--- START OF Input data ---

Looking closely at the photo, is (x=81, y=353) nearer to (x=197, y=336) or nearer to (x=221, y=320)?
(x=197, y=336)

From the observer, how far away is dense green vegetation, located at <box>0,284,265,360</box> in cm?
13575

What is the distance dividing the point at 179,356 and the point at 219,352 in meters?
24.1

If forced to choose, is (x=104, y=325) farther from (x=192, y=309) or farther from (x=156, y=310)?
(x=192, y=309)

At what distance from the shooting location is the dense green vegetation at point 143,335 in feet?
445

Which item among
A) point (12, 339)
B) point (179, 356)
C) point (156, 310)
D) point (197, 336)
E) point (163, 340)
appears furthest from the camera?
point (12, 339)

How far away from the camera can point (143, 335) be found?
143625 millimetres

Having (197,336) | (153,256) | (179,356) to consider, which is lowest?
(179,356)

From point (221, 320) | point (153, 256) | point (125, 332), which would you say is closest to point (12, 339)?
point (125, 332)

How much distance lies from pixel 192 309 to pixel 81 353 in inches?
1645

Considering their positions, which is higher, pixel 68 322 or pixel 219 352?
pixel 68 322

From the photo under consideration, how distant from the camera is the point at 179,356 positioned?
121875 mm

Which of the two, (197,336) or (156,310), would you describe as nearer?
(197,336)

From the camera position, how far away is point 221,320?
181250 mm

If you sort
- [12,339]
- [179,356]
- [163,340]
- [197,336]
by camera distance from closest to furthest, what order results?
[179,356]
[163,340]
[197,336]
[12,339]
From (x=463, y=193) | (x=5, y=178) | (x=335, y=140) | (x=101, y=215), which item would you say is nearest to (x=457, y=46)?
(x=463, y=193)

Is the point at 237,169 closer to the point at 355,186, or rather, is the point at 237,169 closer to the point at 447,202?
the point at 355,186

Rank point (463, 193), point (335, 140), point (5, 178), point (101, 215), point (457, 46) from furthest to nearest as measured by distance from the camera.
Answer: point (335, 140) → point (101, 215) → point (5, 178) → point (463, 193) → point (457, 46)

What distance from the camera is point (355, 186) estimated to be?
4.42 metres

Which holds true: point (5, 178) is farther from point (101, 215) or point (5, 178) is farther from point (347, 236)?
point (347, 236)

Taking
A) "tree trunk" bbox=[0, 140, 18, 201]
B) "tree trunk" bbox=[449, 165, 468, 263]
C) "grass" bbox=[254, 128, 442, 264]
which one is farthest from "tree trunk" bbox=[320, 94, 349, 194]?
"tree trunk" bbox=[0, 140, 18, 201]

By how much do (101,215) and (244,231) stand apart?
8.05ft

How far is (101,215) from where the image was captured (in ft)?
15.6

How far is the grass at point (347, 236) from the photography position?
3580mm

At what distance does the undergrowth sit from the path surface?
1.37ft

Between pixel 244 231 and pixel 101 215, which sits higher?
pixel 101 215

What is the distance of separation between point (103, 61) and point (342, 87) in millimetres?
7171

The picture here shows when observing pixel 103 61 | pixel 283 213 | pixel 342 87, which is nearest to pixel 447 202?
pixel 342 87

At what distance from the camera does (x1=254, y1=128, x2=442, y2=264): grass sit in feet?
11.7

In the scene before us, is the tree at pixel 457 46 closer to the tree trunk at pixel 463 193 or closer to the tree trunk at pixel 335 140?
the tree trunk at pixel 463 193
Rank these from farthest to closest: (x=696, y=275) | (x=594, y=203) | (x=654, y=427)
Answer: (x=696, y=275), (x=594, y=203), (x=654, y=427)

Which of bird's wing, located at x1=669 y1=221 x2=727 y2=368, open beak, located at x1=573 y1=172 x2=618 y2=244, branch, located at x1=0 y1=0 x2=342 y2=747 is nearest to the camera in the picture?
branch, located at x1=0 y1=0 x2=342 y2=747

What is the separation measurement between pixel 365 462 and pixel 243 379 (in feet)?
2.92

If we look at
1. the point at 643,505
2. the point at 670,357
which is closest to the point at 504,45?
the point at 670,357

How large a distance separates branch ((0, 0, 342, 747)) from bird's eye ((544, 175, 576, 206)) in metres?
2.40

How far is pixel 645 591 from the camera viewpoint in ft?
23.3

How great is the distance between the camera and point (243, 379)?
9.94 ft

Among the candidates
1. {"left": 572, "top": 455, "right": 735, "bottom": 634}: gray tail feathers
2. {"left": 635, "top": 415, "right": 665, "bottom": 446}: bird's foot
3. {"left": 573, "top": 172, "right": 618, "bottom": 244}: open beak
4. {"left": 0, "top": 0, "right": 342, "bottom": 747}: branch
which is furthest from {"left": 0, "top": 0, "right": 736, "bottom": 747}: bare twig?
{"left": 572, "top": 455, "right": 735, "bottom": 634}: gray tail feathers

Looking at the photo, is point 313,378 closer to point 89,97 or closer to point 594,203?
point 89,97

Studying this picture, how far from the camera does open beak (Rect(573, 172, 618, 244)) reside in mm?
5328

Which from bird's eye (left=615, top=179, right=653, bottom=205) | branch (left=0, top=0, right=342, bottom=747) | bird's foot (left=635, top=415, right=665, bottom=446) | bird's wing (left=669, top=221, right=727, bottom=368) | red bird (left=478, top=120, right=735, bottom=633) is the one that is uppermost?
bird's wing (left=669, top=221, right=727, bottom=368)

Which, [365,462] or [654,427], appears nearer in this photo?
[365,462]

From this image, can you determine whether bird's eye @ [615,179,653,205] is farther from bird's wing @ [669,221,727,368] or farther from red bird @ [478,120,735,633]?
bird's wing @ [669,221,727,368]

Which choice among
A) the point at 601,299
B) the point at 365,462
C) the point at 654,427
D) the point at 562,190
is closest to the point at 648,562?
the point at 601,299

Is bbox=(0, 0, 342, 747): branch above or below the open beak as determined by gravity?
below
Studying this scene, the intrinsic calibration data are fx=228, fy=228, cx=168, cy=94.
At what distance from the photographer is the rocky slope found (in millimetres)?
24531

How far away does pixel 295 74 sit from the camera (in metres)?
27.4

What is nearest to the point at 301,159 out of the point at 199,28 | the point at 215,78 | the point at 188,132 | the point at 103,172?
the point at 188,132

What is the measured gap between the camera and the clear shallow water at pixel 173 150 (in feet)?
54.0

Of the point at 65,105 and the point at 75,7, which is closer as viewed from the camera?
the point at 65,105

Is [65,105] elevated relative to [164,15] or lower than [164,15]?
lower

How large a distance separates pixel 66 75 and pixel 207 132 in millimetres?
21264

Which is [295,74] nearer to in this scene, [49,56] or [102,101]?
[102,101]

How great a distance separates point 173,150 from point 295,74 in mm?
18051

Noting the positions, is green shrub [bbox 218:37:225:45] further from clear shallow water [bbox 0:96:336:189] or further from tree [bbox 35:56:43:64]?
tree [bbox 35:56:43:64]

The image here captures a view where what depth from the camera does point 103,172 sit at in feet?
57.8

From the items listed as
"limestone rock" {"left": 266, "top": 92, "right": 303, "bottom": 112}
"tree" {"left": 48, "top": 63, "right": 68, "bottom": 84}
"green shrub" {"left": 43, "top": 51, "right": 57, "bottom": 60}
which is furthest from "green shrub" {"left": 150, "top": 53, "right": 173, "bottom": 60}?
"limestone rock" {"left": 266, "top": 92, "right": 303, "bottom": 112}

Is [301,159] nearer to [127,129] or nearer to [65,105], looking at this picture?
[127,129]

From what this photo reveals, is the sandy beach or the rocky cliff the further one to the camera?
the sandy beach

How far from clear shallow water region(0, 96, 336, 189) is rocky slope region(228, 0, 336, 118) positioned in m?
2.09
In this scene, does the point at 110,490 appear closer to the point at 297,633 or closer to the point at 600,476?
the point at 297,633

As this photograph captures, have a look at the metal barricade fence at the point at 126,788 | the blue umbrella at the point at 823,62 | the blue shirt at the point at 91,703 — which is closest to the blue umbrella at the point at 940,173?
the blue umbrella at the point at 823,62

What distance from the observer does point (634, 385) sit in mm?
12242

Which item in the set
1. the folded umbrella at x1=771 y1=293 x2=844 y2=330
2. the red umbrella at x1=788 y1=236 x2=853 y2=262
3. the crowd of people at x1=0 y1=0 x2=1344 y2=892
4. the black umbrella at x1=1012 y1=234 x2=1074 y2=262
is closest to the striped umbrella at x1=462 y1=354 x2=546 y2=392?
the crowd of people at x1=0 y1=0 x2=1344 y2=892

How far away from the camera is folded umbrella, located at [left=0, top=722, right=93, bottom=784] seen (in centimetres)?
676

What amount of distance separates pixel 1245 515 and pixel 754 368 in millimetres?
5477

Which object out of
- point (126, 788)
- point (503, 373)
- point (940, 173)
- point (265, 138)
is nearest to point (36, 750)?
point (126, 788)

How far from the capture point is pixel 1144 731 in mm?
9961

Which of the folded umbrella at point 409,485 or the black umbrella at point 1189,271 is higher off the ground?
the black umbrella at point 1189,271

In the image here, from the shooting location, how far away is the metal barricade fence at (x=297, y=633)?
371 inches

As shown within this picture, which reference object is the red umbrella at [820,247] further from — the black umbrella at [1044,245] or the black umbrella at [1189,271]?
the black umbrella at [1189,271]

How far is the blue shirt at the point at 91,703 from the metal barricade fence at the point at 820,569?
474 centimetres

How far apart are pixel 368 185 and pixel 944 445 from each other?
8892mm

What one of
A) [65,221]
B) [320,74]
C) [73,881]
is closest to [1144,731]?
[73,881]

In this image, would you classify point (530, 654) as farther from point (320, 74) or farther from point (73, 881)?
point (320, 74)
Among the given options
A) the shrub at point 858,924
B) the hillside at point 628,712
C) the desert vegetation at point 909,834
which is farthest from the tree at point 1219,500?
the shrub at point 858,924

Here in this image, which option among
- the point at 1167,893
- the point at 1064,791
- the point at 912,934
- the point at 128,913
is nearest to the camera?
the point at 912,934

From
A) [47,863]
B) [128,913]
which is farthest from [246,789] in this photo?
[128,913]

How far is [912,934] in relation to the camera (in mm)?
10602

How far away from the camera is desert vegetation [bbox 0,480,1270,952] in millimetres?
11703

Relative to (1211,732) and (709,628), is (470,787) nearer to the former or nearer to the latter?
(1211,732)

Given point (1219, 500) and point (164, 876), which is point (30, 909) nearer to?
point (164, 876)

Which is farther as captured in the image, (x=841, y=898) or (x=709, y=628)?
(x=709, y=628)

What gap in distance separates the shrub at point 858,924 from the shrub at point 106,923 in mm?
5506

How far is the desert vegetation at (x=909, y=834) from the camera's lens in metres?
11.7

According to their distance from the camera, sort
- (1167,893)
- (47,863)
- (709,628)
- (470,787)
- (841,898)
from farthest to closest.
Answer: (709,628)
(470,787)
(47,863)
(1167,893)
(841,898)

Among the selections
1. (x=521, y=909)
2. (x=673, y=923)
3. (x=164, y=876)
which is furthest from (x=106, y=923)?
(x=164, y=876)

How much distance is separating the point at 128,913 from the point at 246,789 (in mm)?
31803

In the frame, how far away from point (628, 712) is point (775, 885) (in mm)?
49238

--- END OF Input data ---

▶ _Work to be completed_
Copy out the part of the material that opens with the line containing "Which is farther" and closes with the final line of the material, with every line unchanged.

▶ _Answer below_
Which is farther as captured in the image, (x=841, y=898) or (x=709, y=628)?
(x=709, y=628)

What gap in distance separates the shrub at point 858,924 from the shrub at point 106,923 in mm?
5506

How far is the desert vegetation at (x=909, y=834) from the camera's lens in metres?
11.7

According to their distance from the camera, sort
- (1167,893)
- (47,863)
- (709,628)
- (470,787)
- (841,898)
from farthest to closest.
Answer: (709,628)
(470,787)
(47,863)
(1167,893)
(841,898)

Among the selections
1. (x=521, y=909)
2. (x=673, y=923)
3. (x=164, y=876)
which is furthest from (x=106, y=923)?
(x=164, y=876)

How much distance is separating the point at 128,913 from the point at 246,789 (in mm)?
31803

In the frame, how far away from point (628, 712) is point (775, 885) (in mm)?
49238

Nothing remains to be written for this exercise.